- Pitcher
- Born: July 27, 1882 Richmond, Indiana, U.S.
- Died: July 9, 1951 (aged 68) Cleveland, Ohio, U.S.
- Batted: LeftThrew: Left

MLB debut
- June 5, 1912, for the Philadelphia Phillies

Last MLB appearance
- July 1, 1912, for the Philadelphia Phillies

MLB statistics
- Win–loss record: 0–0
- Earned run average: 0.00
- Strikeouts: 4
- Stats at Baseball Reference

Teams
- Philadelphia Phillies (1912);

= Huck Wallace =

American baseball player (1882–1951)

Harry Clinton "Huck" Wallace (July 27, 1882 – July 9, 1951), nicknamed "Lefty", was an American pitcher in Major League Baseball.
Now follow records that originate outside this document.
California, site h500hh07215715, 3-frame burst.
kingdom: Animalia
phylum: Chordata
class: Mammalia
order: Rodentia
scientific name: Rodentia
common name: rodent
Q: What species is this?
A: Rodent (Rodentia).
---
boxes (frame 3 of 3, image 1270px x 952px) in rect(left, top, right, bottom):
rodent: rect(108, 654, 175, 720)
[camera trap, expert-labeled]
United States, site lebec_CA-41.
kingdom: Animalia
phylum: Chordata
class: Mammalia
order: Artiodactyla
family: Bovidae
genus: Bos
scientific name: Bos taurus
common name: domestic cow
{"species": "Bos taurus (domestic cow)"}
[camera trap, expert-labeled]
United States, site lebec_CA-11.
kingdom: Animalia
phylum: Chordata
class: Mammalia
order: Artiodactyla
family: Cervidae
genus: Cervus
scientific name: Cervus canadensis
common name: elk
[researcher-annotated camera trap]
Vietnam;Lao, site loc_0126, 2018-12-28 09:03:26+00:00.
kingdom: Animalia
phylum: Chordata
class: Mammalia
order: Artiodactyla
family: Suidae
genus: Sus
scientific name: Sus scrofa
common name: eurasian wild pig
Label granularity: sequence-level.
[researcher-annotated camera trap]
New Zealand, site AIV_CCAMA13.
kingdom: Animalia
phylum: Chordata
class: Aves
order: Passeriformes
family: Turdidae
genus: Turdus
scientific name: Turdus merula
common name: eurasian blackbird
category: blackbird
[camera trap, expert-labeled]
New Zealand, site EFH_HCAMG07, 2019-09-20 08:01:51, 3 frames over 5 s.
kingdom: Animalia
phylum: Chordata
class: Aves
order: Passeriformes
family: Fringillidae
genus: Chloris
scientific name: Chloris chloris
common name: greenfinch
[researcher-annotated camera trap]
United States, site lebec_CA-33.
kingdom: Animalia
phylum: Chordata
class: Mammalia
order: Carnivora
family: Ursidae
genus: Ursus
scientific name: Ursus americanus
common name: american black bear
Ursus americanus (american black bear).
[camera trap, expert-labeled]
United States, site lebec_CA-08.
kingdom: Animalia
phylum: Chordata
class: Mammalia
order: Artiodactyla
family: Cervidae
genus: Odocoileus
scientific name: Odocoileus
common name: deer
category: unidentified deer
He played for the Philadelphia Phillies in 1912. In four career games, he allowed seven hits in 4.2 innings. He had an ERA of 0.00 while allowing 5 runs, all unearned. Wallace threw left and batted left. He was born in Richmond, Indiana, in 1882 and died in Cleveland, Ohio, in 1951. Along with the nickname "Huck", Wallace was also nicknamed "Lefty", because he was left-handed.